Fortunately, they don't have to let the heavens fall, or let the gangs run rampant, in order to not be evil. Just treat the detained alleged gang members as POWs under standards akin to the Geneva Conventions.

Do you think they treat their sex slaves better than Bukele is treating them?

Bonitas non est pessimis esse meliorem. (Being better than the worst is not goodness.)

This is not to say one should not look for third options

Which is what I'm saying he ought to have done, and objected to his not doing!

You said these:

[I reject] the assumption those arguing against human-rights violations are somehow responsible for anything that can be attributed to not committing them.

There are lines that one should not cross though the heavens fall

I responded to those, because they sketch out a policy which I think to be insane (i.e. "one should let the state fail rather than take the gloves off").

This is The Motte, where you're supposed to "always attempt to remain inside your defensible territory, even if you are not being pressed". Either defend your claim or retract it; don't deflect and yell at me for responding to what you plainly said.

Bonitas non est pessimis esse meliorem. (Being better than the worst is not goodness.)

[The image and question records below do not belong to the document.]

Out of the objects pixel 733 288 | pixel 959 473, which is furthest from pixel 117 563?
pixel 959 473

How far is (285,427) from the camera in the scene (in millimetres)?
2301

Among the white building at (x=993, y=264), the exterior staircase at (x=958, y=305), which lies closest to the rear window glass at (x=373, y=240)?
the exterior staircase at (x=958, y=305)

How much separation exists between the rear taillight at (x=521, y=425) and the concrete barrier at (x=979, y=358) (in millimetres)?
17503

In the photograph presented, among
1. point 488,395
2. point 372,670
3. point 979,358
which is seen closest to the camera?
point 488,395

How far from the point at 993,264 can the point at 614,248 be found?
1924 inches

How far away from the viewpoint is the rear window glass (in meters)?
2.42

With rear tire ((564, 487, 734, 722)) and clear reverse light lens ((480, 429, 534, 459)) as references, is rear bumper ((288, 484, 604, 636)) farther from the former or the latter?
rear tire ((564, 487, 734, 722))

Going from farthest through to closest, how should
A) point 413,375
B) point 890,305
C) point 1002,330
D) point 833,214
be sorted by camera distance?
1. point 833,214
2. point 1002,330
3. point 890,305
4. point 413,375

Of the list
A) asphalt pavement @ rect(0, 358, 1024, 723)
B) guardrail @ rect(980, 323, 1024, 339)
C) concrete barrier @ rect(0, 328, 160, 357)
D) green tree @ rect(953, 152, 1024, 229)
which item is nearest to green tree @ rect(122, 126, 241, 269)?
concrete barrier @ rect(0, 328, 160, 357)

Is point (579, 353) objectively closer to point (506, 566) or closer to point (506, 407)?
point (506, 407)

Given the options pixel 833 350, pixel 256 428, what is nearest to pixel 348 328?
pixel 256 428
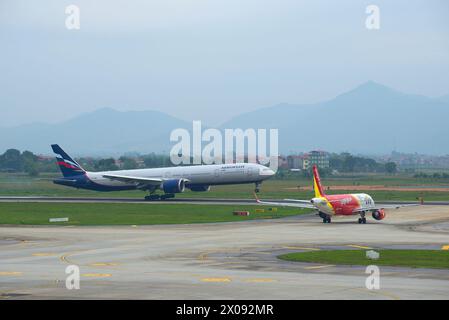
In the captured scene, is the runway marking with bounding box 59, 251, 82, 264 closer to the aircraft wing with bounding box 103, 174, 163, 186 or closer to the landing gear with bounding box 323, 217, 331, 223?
the landing gear with bounding box 323, 217, 331, 223

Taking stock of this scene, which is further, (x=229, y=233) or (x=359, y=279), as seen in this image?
(x=229, y=233)

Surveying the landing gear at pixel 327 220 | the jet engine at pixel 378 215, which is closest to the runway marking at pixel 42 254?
the landing gear at pixel 327 220

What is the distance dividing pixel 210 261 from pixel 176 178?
82.0 meters

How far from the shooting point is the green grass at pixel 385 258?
50.8m

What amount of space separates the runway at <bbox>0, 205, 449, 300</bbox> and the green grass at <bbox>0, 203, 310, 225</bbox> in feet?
25.8

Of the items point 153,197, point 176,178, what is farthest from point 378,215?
point 153,197

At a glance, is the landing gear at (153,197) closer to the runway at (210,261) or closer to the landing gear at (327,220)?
the runway at (210,261)

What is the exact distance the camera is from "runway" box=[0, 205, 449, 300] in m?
39.7

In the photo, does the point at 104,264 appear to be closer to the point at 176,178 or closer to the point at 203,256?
the point at 203,256
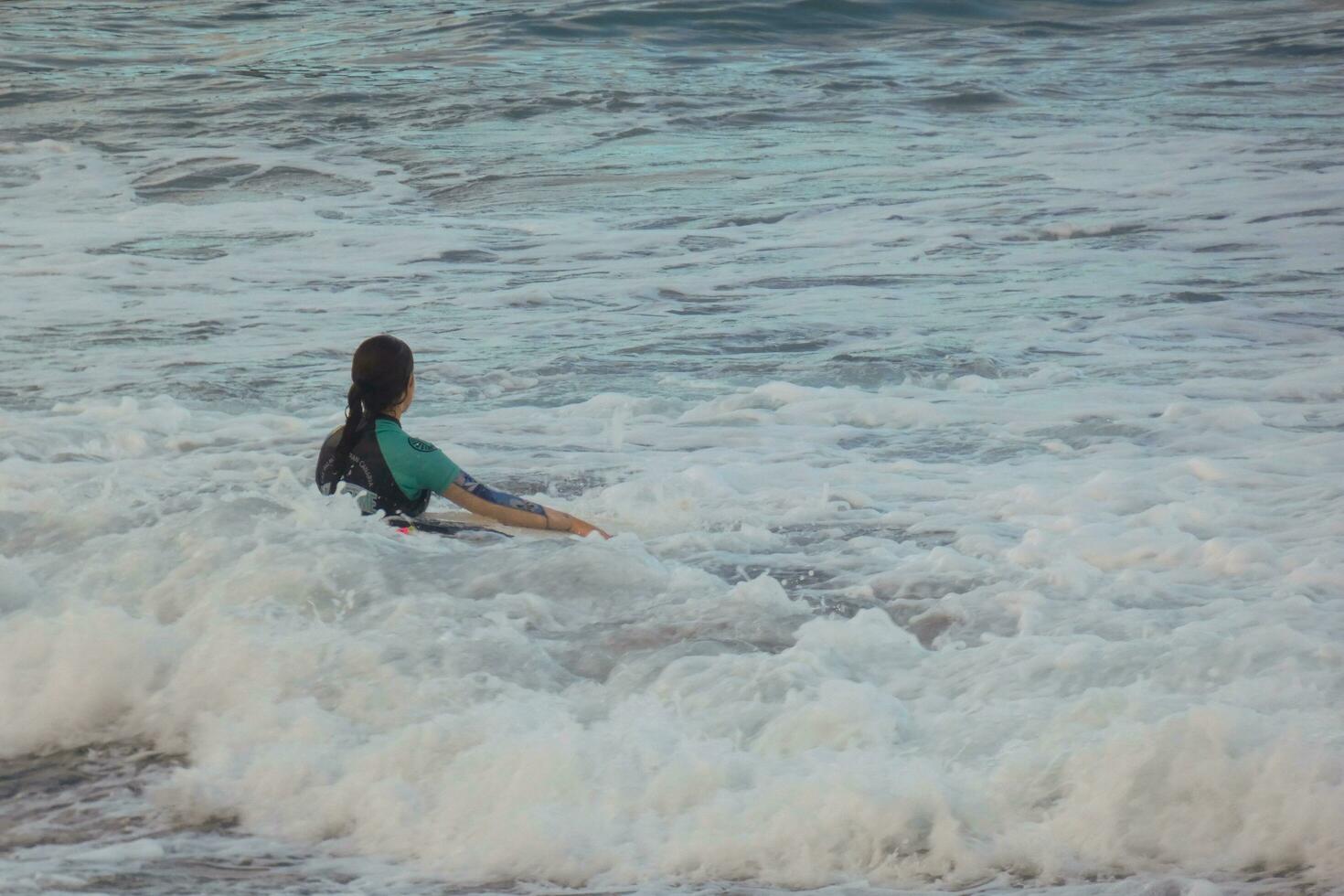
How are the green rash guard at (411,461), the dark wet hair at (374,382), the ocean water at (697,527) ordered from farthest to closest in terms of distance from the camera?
the green rash guard at (411,461), the dark wet hair at (374,382), the ocean water at (697,527)

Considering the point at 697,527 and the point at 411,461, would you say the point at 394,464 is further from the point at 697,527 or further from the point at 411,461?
the point at 697,527

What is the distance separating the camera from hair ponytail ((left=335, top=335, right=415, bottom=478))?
5.82m

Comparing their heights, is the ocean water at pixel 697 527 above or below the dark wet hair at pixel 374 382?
below

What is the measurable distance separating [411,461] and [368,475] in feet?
0.61

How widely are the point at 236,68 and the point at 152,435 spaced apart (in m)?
18.0

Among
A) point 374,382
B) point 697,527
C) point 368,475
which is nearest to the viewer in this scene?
point 374,382

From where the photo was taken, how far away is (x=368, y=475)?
19.6 ft

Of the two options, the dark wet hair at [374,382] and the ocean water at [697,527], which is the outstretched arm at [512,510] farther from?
the dark wet hair at [374,382]

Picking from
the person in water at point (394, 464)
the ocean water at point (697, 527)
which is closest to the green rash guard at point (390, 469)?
the person in water at point (394, 464)

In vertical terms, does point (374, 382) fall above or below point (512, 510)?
above

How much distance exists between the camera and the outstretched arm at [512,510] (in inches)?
232

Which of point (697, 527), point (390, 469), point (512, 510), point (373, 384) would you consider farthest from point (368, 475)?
point (697, 527)

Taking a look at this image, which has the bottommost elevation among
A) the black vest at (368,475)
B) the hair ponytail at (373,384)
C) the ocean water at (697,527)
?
the ocean water at (697,527)

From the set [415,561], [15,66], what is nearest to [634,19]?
[15,66]
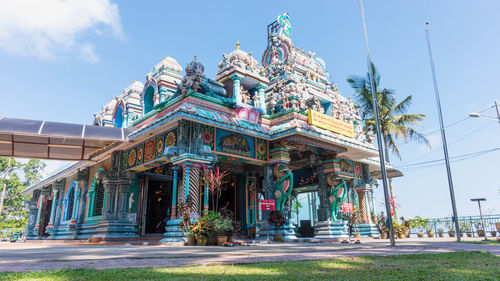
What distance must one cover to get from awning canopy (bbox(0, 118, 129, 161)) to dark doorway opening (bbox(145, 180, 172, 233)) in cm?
338

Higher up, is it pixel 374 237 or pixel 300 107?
pixel 300 107

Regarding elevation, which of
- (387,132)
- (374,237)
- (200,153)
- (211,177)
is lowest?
(374,237)

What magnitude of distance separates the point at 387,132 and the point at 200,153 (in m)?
16.6

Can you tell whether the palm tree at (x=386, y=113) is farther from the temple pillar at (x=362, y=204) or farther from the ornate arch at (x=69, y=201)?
the ornate arch at (x=69, y=201)

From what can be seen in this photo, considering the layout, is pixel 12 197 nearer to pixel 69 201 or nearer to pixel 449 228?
pixel 69 201

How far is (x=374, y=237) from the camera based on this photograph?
18609 millimetres

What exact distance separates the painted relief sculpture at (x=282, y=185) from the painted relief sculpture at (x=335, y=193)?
10.6ft

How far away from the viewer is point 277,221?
43.8 feet

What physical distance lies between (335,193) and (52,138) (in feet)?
42.9

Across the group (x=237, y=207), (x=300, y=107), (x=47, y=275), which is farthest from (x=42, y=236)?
(x=47, y=275)

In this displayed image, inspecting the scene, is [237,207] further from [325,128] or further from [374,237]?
[374,237]

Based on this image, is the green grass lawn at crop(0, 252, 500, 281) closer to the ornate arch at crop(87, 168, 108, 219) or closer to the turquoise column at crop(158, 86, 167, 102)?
the turquoise column at crop(158, 86, 167, 102)

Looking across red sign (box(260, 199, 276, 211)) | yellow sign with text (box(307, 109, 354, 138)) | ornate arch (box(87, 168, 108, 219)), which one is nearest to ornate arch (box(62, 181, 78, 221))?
ornate arch (box(87, 168, 108, 219))

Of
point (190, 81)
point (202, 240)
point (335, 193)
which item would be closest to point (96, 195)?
point (190, 81)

I think you're misinterpreting me here. My point here was that if the only way to stop MS-13 from imprisoning sex slaves in abominable conditions is to imprison MS-13 in slightly-less-abominable conditions (which also stops a bunch of other crime), the latter option strictly dominates the former.

This is The Motte, where you're supposed to "always attempt to remain inside your defensible territory, even if you are not being pressed". Either defend your claim or retract it; don't deflect and yell at me for responding to what you plainly said.

Fine. I will lay out my Views on the matter plainly.

As I have said elsewhere, I do not like MS-13. They are bastard-coated bastards with bastard filling, and Something Needed To Be Done About Them.

However, Mr Bukele's chosen approach was both

  1. not necessary to solving the problem, and

  2. not justifiable.

The former is demonstrated by the possibility of more humane methods, such as the methods I would endorse if my area were suffering similar depredations. (If someone is probably a gang member but has not been convicted beyond reasonable doubt, detain them under a regime akin to that applied to POWs [conditions no more severe than those extended to our service-members, Red Cross access to detainees to verify humane treatment, release anyone not convicted in a court of law after crisis is over].)

The latter derives from the concept of the 'ethical injunction'.

Tthere are certain things such that, under a purely act-utilitarian-consequentialist framework, the circumstances in which $THING is justified are vastly outnumbered by the circumstances in which $THING looks justified, but isn't. Thus, if from the inside view, it appears that one is faced with only the options of 'Do $THING' or '$WORSE_OUTCOME', it is nevertheless highly probable from the outside view that you are wrong.

One therefore ought not to do $THING even if it seems necessary; this in practise works out to ruat cælum. (cf. "Sacred Values Are How Ethical Injunctions Feel From The Inside", Thing of Things, April 2016.)

(There is also a game-theoretical explanation, which is left as an exercise for the reader.)

You never answered that question the other day about exactly how incredibly privileged and sheltered you are. Why do you believe that you have shared values with the murder-cult warlords who were terrorizing a nation less than a handful of years ago? Why do you think that you know better the exact line that can be drawn on exactly how rough one must be to repress the murder-cult, compared to the politician who actually accomplished that? Have you ever successfully spearheaded any kind of harm reduction effort comparable to reducing a nation's murder rate by 99%?

And once again, please explain what the purportedly inhumane conditions are. When I looked, CNN said it was "spartan rooms" and the machismo-fueled murder-cult prisoners were made to kneel while their heads were shaved, which probably didn't make them feel very good.

You never answered that question the other day about exactly how incredibly privileged and sheltered you are.

That wasn't so much a question as an insult.